Written task - Reproduce the listing word for word, covering only the stretch from the line containing "Which of point" through the end of the listing.

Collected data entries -

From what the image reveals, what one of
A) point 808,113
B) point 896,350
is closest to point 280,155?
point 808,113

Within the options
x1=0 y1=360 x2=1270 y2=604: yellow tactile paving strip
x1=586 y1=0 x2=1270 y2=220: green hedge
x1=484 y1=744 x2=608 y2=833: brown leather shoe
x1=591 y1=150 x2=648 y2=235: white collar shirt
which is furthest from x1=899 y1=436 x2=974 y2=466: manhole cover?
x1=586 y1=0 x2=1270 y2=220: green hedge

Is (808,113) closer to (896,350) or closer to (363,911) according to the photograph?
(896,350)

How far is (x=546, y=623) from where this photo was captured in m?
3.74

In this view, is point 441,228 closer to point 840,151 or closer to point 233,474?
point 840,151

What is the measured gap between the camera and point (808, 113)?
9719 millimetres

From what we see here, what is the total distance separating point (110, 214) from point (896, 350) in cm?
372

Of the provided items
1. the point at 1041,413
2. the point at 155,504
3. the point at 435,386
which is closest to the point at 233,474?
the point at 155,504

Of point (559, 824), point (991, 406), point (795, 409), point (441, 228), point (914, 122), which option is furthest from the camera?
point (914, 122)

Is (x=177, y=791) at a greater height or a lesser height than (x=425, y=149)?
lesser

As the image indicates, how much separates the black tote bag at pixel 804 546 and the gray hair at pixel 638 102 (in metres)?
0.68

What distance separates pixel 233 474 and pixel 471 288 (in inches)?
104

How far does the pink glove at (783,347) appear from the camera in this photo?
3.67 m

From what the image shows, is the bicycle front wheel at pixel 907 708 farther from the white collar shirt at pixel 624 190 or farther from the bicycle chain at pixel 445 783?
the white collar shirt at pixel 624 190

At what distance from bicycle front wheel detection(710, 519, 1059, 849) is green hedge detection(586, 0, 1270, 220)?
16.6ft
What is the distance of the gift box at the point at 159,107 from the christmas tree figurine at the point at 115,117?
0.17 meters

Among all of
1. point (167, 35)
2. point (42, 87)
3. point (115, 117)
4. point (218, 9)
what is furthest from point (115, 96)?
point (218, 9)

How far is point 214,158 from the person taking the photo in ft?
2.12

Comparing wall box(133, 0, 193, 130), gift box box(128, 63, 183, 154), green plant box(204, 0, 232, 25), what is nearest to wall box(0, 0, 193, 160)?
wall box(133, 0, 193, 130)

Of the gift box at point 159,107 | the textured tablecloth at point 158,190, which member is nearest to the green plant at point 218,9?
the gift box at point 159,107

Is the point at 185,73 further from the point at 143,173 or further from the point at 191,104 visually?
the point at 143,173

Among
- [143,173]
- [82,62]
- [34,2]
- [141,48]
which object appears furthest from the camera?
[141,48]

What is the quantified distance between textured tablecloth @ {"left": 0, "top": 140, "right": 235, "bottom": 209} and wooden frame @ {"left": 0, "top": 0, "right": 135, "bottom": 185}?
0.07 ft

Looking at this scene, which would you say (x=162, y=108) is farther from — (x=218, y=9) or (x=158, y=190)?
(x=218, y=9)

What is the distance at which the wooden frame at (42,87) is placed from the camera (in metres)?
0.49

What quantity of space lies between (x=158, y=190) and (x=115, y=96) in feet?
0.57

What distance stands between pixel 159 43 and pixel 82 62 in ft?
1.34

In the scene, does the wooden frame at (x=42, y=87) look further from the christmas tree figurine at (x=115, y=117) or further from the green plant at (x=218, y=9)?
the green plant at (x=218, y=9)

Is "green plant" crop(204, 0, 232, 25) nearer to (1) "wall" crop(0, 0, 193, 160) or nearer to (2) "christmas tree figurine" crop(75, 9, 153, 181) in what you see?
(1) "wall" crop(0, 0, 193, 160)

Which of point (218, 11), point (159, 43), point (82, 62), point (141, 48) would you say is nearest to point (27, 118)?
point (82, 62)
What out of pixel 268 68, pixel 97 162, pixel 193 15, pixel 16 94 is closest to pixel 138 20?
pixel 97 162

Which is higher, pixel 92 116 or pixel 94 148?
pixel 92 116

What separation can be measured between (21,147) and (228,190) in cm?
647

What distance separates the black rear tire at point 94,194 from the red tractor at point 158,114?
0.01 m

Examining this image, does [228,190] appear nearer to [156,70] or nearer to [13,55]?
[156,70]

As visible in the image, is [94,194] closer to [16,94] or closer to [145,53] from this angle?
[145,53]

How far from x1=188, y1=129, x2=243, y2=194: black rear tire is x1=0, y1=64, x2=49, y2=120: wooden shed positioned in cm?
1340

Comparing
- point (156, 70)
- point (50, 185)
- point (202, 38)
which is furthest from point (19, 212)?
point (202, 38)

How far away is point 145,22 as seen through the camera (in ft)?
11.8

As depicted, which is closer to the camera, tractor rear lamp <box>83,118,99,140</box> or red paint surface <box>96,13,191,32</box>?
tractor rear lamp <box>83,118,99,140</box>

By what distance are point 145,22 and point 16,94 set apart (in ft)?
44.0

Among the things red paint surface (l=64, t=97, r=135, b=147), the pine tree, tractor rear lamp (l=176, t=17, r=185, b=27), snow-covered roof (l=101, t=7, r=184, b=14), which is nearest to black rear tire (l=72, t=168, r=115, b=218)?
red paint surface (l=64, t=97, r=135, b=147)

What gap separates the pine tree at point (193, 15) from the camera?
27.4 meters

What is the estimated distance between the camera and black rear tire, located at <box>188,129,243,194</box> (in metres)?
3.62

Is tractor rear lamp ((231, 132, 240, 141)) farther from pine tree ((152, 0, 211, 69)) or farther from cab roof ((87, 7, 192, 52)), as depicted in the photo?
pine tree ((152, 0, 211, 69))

Exercise solution -
Which of point (218, 11), point (159, 43), point (82, 62), point (141, 48) would you say is nearest to point (27, 118)?
point (82, 62)
What out of pixel 268 68, pixel 97 162, pixel 193 15, pixel 16 94 is closest to pixel 138 20?
pixel 97 162

Which is higher, pixel 92 116 or pixel 94 148?
pixel 92 116

What separation can be measured between (21,147) and (228,190) in cm?
647

What distance separates the black rear tire at point 94,194 from the red tractor at point 158,114?
0.01 m

Examining this image, does [228,190] appear nearer to [156,70] or nearer to [13,55]?
[156,70]

As visible in the image, is [94,194] closer to [16,94] or closer to [145,53] from this angle?
[145,53]

How far from x1=188, y1=129, x2=243, y2=194: black rear tire is x1=0, y1=64, x2=49, y2=120: wooden shed positioned in cm?
1340

Comparing
- point (156, 70)
- point (50, 185)
- point (202, 38)
which is furthest from point (19, 212)?
point (202, 38)

How far away is point 145,22 as seen through the camera (in ft)?
11.8

As depicted, which is closer to the camera, tractor rear lamp <box>83,118,99,140</box> or red paint surface <box>96,13,191,32</box>?
tractor rear lamp <box>83,118,99,140</box>

By what distance are point 145,22 and point 16,94 set apart (in ft)?
44.0

Among the things red paint surface (l=64, t=97, r=135, b=147), the pine tree, tractor rear lamp (l=176, t=17, r=185, b=27), snow-covered roof (l=101, t=7, r=184, b=14), which is nearest to black rear tire (l=72, t=168, r=115, b=218)?
red paint surface (l=64, t=97, r=135, b=147)

What gap separates the pine tree at point (193, 15) from the camera?
27.4 meters

What is the estimated distance between the camera and black rear tire, located at <box>188,129,243,194</box> (in metres)?
3.62

Is tractor rear lamp ((231, 132, 240, 141)) farther from pine tree ((152, 0, 211, 69)) or farther from cab roof ((87, 7, 192, 52)), as depicted in the photo?
pine tree ((152, 0, 211, 69))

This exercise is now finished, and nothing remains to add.